Autovía que no hemos de ver, déjala estar
Comprendo que quienes aspiran a obtener la confianza del pueblo mediante voto en las urnas sientan la necesidad de prometer el oro y el moro si sucede tan benéfico resultado para ellos. Imagino, además, que lo hacen totalmente convencidos de que, si ganan, llevarán a cabo lo prometido, aunque la experiencia nos demuestra, con sobrados ejemplos, que sucede exactamente lo contrario. Como en este país, después de los consabidos 40 años de abstinencia electoral, ya nos hemos convertido en gente experimentada (bendita inocencia, la de los primeros confiados años), no creo que nadie, o quizá pocos, para ser generoso, conceda ni un ápice de esperanza a la mayoría de las cosas que se prometen, pero el repertorio, sin duda, anima las campañas y da argumentos a los chistosos para mostrar ingeniosidades varias.

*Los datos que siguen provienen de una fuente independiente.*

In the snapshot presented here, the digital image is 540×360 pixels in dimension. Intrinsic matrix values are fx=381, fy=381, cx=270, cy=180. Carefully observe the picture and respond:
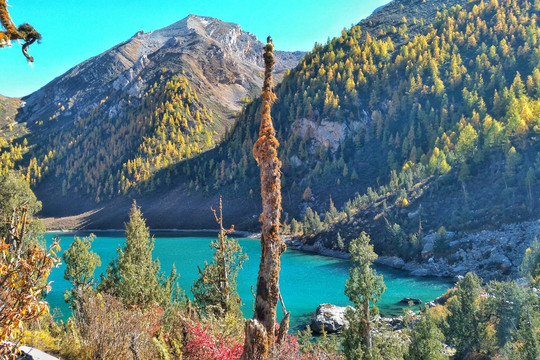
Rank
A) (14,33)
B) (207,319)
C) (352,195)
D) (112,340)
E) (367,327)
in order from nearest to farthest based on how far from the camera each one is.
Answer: (14,33) < (112,340) < (207,319) < (367,327) < (352,195)

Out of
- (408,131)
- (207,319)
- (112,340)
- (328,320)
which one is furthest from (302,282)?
(408,131)

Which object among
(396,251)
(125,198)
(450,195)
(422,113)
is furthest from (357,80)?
(125,198)

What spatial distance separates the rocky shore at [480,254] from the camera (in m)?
55.5

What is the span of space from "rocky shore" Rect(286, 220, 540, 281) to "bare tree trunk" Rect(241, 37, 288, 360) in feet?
184

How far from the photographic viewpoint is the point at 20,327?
4910 millimetres

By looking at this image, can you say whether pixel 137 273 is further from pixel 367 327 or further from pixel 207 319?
pixel 367 327

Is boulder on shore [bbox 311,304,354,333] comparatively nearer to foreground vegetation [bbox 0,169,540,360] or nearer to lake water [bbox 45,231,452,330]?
lake water [bbox 45,231,452,330]

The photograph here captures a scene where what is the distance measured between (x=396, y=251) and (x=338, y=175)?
56.0 metres

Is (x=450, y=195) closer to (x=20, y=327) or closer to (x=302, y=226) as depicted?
(x=302, y=226)

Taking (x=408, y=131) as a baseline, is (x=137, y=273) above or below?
below

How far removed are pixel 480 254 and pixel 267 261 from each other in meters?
62.9

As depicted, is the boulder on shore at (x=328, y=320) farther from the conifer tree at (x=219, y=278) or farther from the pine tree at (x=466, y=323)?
the conifer tree at (x=219, y=278)

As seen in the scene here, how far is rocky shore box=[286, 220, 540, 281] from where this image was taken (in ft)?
182

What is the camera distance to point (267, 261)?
7430mm
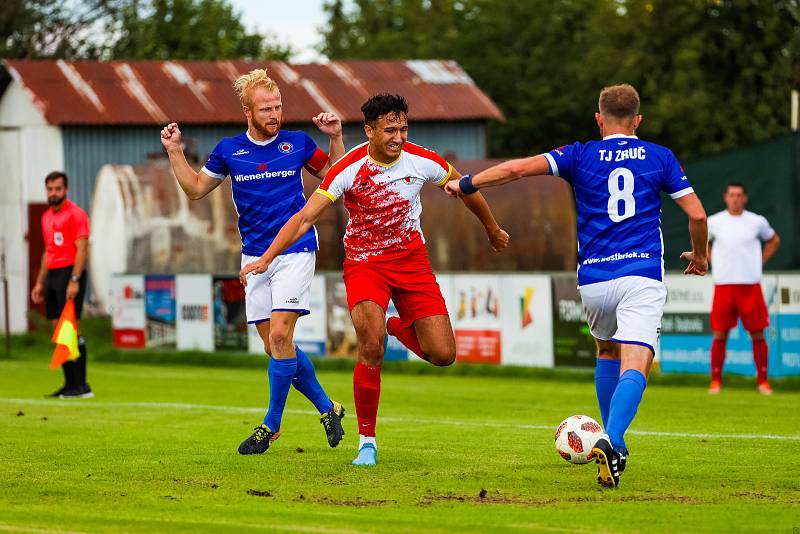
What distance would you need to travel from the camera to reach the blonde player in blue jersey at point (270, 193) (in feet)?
34.4

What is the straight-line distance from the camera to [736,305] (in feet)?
55.0

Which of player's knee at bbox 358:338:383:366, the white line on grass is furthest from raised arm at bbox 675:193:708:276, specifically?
the white line on grass

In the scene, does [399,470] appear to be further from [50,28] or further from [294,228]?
[50,28]

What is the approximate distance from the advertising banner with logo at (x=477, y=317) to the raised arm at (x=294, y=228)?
10.8 meters

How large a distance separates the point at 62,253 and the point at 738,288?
23.4 ft

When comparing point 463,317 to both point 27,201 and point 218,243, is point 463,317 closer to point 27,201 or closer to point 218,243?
point 218,243

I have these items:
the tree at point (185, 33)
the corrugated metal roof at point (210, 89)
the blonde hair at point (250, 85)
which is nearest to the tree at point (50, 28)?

Entre todas las promesas incluidas en el palmarés hay algunas verdaderamente notables, que darían pie a un joven periodista o investigador dotados de las necesarias dotes de humor para elaborar un sustancioso catálogo de sandeces que, aparte poner al descubierto la alegría natural de los candidatos a la hora de proponer remedios sustanciosos a nuestros males podría dar lugar a un texto divertido por más que la consecuencia final sería, lógicamente, de una enorme tristeza.
Para mí gusto, entre las variadas propuestas que por mi cuenta he ido anotando a lo largo de los años, hay algunas que destacan de manera especial. En el ámbito local, por ejemplo, mi preferida es la de aquel alcalde que prometió construir un bulevard, en línea recta, para enlazar el centro de la ciudad con la estación del AVE, solución ingeniosa, desde luego, y que si alguien la hubiera llevada a cabo nos estaría ahorrando las amarguras que nos invaden cada vez que debemos ir a coger el tren a aquel sitio próximo a la estratosfera. Tampoco fue mala, hasta el punto de que apareció en varias campañas sucesivas, la del Palacio de Congresos, para el que incluso se llegó a elaborar una especie de anteproyecto aunque, eso sí, fue cambiando de posible ubicación según los tiempos, hasta llegar a la situación actual: ya nadie habla de semejante cosa.
Todo lo contrario sucede con las dichosas autovías, materia muy agradecida cuando llegamos a estas situaciones preelectorales porque de un modo difuso, casi inconsciente, sin pensar, parece que todo el mundo está encantado con que se construyan tales sistemas de comunicación, sin atender a las puras razones objetivas: ¿son necesarias? ¿podemos, el país, soportar el coste de semejantes infraestructuras, sólo porque sí? Preguntas que, desde luego, no se ha planteado el candidato que nada más empezar ya ha prometido construir la autovía Cuenca-Albacete, que debería sustituir a la actual carretera autonómica C-220, por el que discurre habitualmente un tráfico tan escaso que hacerla entraría de lleno en el terreno de los lujos.
Por supuesto que sería deseable que se cumpliera aquella otra promesa, lanzada al aire en tiempos triunfales, en los inicios de la Comunidad Autónoma, cuando el entonces presidente aseguró que enlazaría por autovía todas las capitales del territorio. Bajando al terreno de las realidades posibles, yo creo más razonable solucionar el vergonzoso estado en que desde el primer día se encuentra el enlace en Tarancón de la autovía de Cuenca con la A-3 o, en el caso de la de Albacete, corregir y mejorar muchas de las curvas existentes, aparte gastar unos cuantos euros en pintar las rayas sobre el pavimento. Lo demás son gollerías y ganas de lanzar brindis al sol.